Experts say China's drug industry is lagging far behind that in the developed countries. While the U.S. Food and Drug Administration has over 9,300 employees, the China Food and Drug Administration (CFDA) has only 345 registered employees.

The lack of personnel and China's painfully bureaucratic review procedures means it can take a much longer time for drugs to be approved.

Although Chinese regulations say the review period for new drugs' clinical trials should not exceed 90 days, CFDA data shows that the review period for new medicines often actually takes 14 to 28 months.

According to the 2015 annual CFDA report, China reviewed 9,691 new drugs in 2015, leaving over 17,000 drugs still unreviewed on their books.

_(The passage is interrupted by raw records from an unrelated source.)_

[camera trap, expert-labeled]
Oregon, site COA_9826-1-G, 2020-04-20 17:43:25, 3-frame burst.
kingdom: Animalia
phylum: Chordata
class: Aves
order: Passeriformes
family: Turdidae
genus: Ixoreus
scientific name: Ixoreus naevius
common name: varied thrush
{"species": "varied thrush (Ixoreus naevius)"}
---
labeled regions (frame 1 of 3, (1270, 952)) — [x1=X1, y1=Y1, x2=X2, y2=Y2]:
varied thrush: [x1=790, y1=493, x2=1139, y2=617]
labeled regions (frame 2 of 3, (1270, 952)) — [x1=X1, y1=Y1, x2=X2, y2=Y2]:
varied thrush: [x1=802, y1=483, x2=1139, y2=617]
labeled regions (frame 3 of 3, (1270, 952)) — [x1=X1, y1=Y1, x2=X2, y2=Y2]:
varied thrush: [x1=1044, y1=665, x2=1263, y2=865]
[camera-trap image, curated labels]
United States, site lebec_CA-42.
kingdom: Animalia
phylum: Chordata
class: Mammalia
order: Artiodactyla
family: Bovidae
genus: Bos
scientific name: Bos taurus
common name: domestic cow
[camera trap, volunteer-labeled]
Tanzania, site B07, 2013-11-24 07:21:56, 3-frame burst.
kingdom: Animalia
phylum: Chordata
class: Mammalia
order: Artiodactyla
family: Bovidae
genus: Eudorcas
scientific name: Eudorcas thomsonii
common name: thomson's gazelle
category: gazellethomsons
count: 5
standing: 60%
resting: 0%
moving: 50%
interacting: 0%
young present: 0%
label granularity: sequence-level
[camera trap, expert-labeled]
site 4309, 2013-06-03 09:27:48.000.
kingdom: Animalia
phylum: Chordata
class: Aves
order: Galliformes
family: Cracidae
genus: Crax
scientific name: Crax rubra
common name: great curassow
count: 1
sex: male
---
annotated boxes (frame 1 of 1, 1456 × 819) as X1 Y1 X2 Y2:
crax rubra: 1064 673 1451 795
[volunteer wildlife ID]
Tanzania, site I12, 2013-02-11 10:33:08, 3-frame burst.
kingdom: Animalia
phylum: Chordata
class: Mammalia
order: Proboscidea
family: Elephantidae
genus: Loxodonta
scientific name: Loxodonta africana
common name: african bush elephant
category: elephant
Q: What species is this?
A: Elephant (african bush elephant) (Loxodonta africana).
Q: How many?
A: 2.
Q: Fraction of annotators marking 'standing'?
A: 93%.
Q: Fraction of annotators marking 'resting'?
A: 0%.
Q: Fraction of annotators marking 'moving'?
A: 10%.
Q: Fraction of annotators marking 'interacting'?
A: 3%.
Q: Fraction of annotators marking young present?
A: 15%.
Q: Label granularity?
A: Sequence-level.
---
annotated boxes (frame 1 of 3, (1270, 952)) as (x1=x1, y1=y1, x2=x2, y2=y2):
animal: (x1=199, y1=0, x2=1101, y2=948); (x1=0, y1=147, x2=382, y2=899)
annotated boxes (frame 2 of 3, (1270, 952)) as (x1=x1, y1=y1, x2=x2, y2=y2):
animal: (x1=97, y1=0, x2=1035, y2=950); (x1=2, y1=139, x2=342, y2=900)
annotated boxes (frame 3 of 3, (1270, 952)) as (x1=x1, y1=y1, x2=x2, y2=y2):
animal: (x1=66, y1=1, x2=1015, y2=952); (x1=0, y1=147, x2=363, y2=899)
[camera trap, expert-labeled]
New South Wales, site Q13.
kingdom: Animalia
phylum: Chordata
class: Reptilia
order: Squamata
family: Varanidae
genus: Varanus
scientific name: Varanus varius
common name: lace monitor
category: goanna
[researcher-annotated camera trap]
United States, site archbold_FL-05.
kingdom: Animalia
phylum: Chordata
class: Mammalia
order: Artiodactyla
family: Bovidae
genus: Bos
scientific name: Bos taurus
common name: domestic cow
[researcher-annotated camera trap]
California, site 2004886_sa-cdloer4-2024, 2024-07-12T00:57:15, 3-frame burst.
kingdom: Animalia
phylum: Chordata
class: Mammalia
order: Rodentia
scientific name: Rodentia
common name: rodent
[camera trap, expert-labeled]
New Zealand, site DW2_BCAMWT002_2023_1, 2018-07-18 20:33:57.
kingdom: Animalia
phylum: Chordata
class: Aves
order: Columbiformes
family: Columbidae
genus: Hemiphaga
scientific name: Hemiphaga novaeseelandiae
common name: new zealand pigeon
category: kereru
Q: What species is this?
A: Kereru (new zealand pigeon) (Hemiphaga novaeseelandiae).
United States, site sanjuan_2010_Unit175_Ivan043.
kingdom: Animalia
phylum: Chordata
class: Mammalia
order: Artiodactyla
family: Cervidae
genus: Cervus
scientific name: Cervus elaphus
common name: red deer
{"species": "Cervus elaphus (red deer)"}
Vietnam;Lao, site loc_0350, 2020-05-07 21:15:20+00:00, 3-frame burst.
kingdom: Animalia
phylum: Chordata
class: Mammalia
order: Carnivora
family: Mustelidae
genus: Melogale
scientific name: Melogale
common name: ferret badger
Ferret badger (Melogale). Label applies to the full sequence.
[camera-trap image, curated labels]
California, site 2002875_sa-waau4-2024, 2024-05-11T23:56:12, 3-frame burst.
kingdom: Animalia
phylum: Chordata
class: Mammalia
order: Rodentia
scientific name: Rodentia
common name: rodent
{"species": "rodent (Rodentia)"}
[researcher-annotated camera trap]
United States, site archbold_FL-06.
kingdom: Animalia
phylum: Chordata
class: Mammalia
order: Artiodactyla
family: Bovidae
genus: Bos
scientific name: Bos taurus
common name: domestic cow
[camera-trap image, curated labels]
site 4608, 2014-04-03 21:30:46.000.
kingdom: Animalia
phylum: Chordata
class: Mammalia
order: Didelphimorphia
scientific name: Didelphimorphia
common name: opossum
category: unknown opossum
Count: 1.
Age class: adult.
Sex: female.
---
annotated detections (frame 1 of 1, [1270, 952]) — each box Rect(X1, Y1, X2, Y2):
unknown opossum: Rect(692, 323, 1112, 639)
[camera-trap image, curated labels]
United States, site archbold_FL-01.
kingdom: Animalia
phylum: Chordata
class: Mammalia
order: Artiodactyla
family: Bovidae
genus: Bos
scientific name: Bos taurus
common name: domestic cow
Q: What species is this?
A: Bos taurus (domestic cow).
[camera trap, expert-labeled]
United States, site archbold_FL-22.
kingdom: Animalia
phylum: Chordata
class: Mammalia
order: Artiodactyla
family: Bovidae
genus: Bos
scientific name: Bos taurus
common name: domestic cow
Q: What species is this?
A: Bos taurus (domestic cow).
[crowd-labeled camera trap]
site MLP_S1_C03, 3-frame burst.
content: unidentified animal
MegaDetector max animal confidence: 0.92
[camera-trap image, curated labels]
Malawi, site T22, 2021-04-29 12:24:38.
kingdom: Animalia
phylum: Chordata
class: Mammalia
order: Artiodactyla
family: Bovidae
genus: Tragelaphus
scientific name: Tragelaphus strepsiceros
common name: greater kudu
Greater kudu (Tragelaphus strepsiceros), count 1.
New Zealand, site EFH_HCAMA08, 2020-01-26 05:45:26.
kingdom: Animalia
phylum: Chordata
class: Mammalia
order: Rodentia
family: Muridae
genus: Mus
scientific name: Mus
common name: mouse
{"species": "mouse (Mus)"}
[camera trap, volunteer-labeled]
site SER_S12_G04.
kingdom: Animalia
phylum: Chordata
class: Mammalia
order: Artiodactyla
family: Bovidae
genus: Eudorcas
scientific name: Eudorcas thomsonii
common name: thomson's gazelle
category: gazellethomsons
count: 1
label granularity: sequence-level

This has prevented many potentially-lifesaving medicines and vaccines from entering the Chinese market. For example, the Chinese mainland approved the country's first human papillomavirus (HPV) vaccine this July, almost a decade after the first HPV inoculation was developed.

Over the past decade, many Chinese have had to travel to Hong Kong to take the vaccine.

Chong said due to China's ongoing medical reform, the procedures through which the country introduces new drugs have slowed down in the past years and the reviews have become even tougher.

Cai said this is also why two-thirds of Chinese patients' treatment plans are changed after they are diagnosed by doctors in the U.S.

"Take lung cancer for example. China is still using drugs developed in 2011. In the US, there are many more choices," he said.

Talking about market prospects, Cai said overseas medical care remains a niche market in China, the growth of which is stable. He estimates that less than 3,000 Chinese patients went abroad for treatment for their critical illness in 2015.